### Exercícios:
(A) Responda a cada pergunta sobre o excerto numa linha própria, com a mesma marcação:
(i) Segundo o excerto, pela mão de que político foi oficializada a medida?
(ii) Que tratamento em inglês usa o autor para se dirigir a esse político?
(iii) O que o excerto considera a verdadeira base da vida individual e colectiva?
(B) Devolva, sem qualquer alteração, o trecho do excerto que começa nas palavras "Saltamos de volta" e termina logo após "individual e colectiva.".

Saltamos de volta o Atlântico e verificamos que na antiga terra dos anglos o emparelhamento de invertidos é oficializado com devida pompa e circunstância. E tudo pela mão do tory Cameron, um tipo “conservador”. Cabe aqui a observação:  para inglês ver, of course.  Com conservadores deste quilate, quem é que necessita de “progressistas”? No, Prime Minister, ao contrário do que Vossa Excelência afirmou, o que acaba de ser legalizado não vai fazer a sociedade “mais forte”. Em franca dissolução graças à demolição da autoridade, da moral e da família – e nem falemos do multi-culturalismo suicida! – a vida social vai receber o golpe de misericórdia com esse atentado à Ordem Natural, esta sim, a verdadeira base da vida individual e colectiva.

### Dados fornecidos:
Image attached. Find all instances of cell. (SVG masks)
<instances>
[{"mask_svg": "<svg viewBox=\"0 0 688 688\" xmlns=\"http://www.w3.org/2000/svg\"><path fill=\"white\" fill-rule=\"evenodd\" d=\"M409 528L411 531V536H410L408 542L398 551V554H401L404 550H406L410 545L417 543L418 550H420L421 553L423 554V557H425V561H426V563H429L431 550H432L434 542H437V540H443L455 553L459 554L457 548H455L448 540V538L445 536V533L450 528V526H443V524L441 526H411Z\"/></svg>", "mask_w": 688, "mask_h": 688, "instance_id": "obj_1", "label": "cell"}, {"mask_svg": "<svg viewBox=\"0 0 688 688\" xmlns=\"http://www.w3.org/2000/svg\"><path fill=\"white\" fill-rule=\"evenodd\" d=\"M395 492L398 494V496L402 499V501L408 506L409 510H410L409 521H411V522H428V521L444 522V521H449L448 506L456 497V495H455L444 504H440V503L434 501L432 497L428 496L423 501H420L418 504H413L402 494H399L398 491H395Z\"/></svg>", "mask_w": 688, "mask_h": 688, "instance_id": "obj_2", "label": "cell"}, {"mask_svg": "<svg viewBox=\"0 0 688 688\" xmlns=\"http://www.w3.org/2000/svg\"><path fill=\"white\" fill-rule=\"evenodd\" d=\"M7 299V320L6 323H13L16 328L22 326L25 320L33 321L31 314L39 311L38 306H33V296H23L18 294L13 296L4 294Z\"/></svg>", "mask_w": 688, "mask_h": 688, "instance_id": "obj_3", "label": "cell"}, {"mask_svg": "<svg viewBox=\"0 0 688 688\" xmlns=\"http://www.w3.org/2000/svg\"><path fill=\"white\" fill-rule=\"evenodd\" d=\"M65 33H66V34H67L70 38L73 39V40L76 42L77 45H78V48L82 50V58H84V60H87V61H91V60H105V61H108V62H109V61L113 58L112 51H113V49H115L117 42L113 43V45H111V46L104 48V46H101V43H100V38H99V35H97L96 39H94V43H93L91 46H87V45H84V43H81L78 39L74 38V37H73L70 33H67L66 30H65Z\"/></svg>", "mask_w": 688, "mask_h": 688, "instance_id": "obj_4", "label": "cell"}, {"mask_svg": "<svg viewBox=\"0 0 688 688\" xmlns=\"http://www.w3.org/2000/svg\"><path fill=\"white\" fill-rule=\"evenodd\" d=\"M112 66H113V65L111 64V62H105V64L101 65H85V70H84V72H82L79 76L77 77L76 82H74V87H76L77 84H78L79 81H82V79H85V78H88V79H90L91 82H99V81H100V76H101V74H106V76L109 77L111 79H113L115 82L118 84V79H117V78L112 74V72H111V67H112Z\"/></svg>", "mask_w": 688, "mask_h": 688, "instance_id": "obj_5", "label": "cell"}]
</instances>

### Soluções:
(A)
(i) Pela mão do tory Cameron.
(ii) Prime Minister.
(iii) A Ordem Natural.

(B)
Saltamos de volta o Atlântico e verificamos que na antiga terra dos anglos o emparelhamento de invertidos é oficializado com devida pompa e circunstância. E tudo pela mão do tory Cameron, um tipo “conservador”. Cabe aqui a observação:  para inglês ver, of course.  Com conservadores deste quilate, quem é que necessita de “progressistas”? No, Prime Minister, ao contrário do que Vossa Excelência afirmou, o que acaba de ser legalizado não vai fazer a sociedade “mais forte”. Em franca dissolução graças à demolição da autoridade, da moral e da família – e nem falemos do multi-culturalismo suicida! – a vida social vai receber o golpe de misericórdia com esse atentado à Ordem Natural, esta sim, a verdadeira base da vida individual e colectiva.